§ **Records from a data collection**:

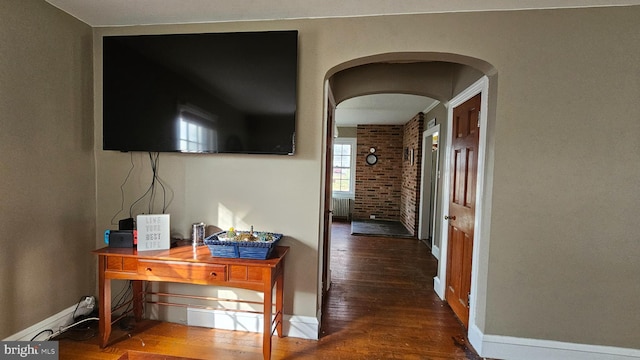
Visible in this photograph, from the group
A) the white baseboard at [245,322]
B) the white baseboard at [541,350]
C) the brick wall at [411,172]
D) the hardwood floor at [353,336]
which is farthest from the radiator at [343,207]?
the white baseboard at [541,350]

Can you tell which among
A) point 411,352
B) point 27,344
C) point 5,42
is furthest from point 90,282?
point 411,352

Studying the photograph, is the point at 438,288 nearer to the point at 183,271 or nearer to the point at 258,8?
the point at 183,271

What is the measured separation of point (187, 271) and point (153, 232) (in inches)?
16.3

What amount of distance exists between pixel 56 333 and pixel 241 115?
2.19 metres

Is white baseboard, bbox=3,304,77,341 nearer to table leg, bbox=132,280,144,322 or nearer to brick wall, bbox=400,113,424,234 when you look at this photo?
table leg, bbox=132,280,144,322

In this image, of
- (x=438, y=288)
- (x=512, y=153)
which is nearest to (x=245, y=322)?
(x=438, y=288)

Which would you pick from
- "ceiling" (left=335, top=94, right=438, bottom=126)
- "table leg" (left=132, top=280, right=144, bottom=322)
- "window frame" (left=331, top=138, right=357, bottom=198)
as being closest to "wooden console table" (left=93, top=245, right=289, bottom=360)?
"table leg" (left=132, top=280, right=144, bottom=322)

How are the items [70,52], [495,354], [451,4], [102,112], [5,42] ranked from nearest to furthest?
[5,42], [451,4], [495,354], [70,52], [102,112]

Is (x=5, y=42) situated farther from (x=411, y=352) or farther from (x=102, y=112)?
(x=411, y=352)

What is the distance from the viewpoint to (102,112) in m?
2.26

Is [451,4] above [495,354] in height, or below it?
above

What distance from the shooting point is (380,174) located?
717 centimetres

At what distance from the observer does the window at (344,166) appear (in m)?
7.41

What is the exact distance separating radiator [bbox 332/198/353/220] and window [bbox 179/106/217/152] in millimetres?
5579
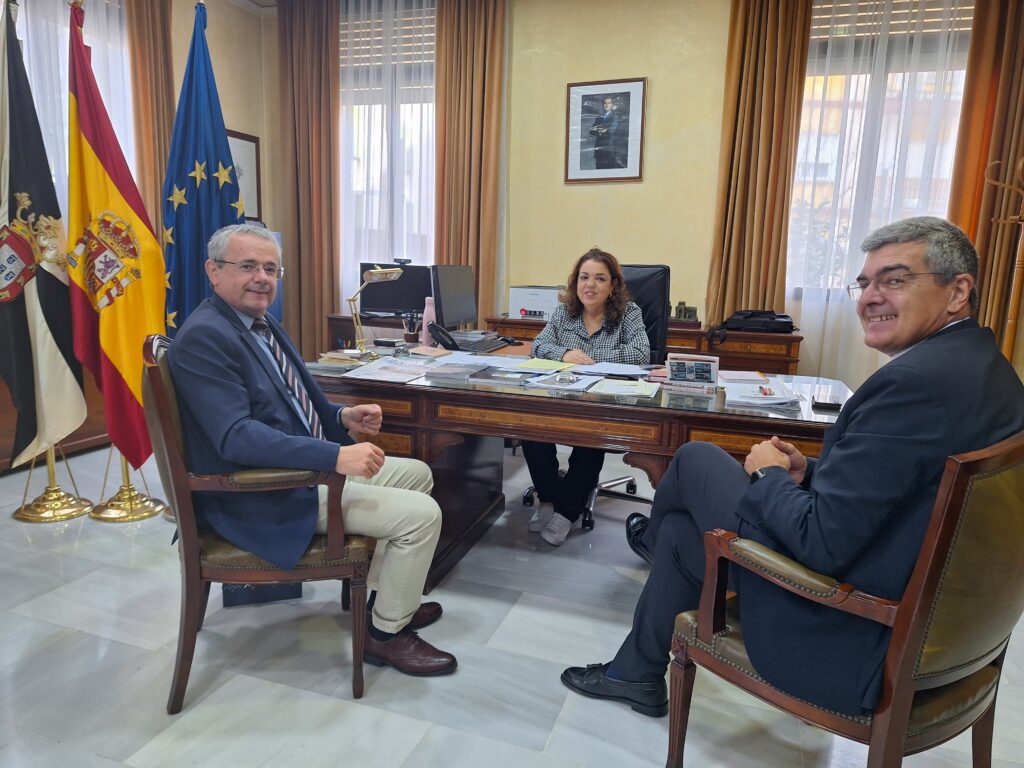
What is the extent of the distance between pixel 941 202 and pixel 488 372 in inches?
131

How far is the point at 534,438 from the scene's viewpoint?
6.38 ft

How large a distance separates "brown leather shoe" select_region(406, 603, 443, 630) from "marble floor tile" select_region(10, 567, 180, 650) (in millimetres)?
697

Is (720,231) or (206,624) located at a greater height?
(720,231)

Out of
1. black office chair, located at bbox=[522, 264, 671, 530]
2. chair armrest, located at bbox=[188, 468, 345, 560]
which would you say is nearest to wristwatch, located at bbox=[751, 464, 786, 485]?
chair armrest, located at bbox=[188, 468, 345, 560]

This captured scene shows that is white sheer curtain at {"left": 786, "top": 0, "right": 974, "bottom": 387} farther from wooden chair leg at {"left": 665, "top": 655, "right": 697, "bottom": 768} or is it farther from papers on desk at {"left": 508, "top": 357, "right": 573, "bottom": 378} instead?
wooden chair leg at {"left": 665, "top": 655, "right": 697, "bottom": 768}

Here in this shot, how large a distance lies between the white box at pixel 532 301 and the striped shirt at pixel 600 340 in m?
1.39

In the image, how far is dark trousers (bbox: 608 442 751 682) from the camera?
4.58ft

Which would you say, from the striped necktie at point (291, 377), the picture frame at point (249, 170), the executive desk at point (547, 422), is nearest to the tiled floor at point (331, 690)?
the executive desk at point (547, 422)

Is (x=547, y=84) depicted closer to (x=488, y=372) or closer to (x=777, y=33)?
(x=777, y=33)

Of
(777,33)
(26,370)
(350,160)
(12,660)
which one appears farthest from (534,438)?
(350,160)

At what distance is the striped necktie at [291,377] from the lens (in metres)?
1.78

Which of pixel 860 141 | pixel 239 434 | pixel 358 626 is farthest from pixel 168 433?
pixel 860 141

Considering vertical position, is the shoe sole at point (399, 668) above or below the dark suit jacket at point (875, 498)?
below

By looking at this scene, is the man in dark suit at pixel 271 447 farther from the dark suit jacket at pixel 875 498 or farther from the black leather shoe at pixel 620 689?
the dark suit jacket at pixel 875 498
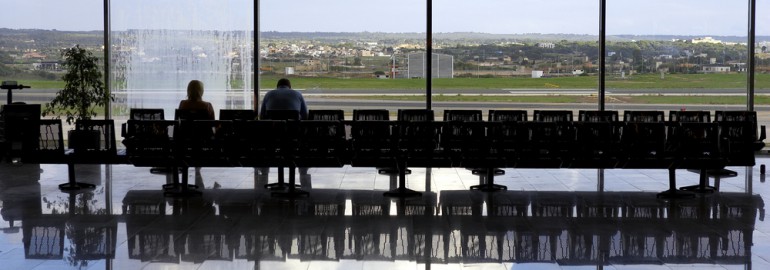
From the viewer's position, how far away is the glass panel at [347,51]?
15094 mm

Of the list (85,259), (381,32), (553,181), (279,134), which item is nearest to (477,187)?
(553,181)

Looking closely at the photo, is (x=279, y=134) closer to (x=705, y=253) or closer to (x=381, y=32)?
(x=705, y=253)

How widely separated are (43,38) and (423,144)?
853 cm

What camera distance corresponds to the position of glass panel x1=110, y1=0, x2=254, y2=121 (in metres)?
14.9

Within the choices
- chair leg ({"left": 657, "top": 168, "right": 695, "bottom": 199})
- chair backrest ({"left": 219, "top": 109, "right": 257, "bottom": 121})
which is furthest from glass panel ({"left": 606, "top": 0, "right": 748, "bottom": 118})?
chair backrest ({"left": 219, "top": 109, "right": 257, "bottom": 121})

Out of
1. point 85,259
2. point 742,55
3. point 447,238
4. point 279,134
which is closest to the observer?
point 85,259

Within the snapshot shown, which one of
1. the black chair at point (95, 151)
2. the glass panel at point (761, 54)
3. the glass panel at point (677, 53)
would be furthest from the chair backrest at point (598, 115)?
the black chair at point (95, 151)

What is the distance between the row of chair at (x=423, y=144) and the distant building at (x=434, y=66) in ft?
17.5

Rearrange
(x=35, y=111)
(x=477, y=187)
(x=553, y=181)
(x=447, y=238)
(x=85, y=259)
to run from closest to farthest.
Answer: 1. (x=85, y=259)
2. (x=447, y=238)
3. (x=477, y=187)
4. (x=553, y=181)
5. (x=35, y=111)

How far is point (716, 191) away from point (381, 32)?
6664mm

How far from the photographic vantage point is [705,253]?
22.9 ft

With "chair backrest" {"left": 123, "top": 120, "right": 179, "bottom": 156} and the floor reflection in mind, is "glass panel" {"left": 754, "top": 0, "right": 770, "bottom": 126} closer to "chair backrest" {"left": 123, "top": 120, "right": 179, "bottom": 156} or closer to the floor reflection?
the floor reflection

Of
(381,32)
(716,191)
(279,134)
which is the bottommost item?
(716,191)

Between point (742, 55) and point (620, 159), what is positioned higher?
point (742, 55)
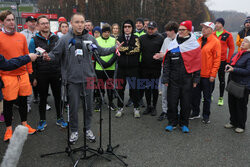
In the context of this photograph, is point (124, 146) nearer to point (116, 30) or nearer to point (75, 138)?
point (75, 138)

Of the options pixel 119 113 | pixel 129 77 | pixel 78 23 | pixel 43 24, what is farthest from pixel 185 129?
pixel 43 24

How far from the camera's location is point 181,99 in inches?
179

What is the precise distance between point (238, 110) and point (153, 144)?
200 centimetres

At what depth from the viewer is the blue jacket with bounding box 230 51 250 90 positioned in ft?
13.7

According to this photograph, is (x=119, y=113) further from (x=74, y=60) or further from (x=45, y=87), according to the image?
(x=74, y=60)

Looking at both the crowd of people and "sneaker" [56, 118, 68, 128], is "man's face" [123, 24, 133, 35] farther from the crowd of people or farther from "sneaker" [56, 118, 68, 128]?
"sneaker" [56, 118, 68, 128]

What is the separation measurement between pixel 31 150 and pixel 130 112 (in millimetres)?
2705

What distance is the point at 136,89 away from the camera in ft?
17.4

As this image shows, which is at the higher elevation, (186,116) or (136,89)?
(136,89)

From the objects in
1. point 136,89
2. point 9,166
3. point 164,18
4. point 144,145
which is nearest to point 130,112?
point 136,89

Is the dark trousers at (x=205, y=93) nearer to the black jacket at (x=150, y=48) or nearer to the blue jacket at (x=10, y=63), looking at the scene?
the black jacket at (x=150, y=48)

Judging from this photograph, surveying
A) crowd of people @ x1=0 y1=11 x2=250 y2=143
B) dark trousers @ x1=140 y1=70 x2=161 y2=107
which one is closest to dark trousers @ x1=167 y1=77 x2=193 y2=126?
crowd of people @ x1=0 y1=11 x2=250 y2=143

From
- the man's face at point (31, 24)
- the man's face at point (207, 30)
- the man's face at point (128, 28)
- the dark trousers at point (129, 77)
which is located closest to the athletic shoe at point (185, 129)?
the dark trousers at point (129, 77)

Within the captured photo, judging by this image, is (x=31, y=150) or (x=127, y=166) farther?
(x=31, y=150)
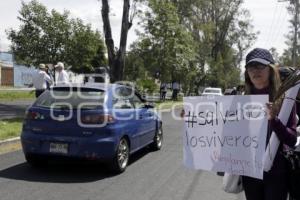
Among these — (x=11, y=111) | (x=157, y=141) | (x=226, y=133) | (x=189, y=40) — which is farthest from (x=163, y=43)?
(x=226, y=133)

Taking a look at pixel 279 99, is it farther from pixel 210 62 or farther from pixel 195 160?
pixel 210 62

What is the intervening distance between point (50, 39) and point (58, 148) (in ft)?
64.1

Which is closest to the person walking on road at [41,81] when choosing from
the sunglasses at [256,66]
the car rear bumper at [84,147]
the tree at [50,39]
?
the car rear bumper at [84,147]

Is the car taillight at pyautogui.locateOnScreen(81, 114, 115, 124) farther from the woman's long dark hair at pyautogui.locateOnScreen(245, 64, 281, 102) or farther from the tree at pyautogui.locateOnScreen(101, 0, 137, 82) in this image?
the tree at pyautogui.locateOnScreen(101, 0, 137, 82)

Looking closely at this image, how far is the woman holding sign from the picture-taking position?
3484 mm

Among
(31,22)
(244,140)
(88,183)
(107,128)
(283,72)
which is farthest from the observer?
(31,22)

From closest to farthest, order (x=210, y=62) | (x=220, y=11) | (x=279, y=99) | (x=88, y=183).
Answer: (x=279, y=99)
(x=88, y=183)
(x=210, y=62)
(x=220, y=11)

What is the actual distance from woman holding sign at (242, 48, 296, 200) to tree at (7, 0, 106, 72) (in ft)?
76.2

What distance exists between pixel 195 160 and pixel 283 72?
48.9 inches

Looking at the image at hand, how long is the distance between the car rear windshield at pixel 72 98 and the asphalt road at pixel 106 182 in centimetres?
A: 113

§ **TASK GOAL**: Repeat only the lines from the line with "Within the captured" to the end of the entries, including both the first and the last line, and drop every picture.

§ **SOLVED EXERCISE**:
Within the captured photo, judging by this image, is (x=31, y=150) or (x=127, y=166) farther?
(x=31, y=150)
Among these — (x=11, y=111) | (x=157, y=141) | (x=226, y=133) | (x=189, y=40) — which is farthest from (x=163, y=43)?
(x=226, y=133)

Taking a look at pixel 279 99, is it farther from pixel 210 62 or farther from pixel 195 160?
pixel 210 62

What is the intervening distance between point (50, 39) and point (58, 148) (in ft)?
64.1

Which is closest to the person walking on road at [41,81] when choosing from
the sunglasses at [256,66]
the car rear bumper at [84,147]
the tree at [50,39]
?
the car rear bumper at [84,147]

Is the car taillight at pyautogui.locateOnScreen(81, 114, 115, 124) farther from the woman's long dark hair at pyautogui.locateOnScreen(245, 64, 281, 102) or farther from the tree at pyautogui.locateOnScreen(101, 0, 137, 82) in this image?
the tree at pyautogui.locateOnScreen(101, 0, 137, 82)

Looking closely at this image, how far is the woman holding sign from the picture-taking position?
3484 mm

Among
(31,22)
(244,140)
(88,183)
(107,128)
(283,72)
which is farthest from the observer?
(31,22)

From closest to farthest, order (x=210, y=62) | (x=220, y=11) | (x=279, y=99) | (x=88, y=183).
Answer: (x=279, y=99)
(x=88, y=183)
(x=210, y=62)
(x=220, y=11)

What is the actual distance from woman holding sign at (242, 48, 296, 200) to tree at (7, 0, 106, 72) (in ft)?
76.2

What distance exists between pixel 195 160 and pixel 283 72?
48.9 inches

Looking at the image at hand, how long is the distance between the car rear windshield at pixel 72 98 and the asphalt road at pixel 106 182 in centimetres?
A: 113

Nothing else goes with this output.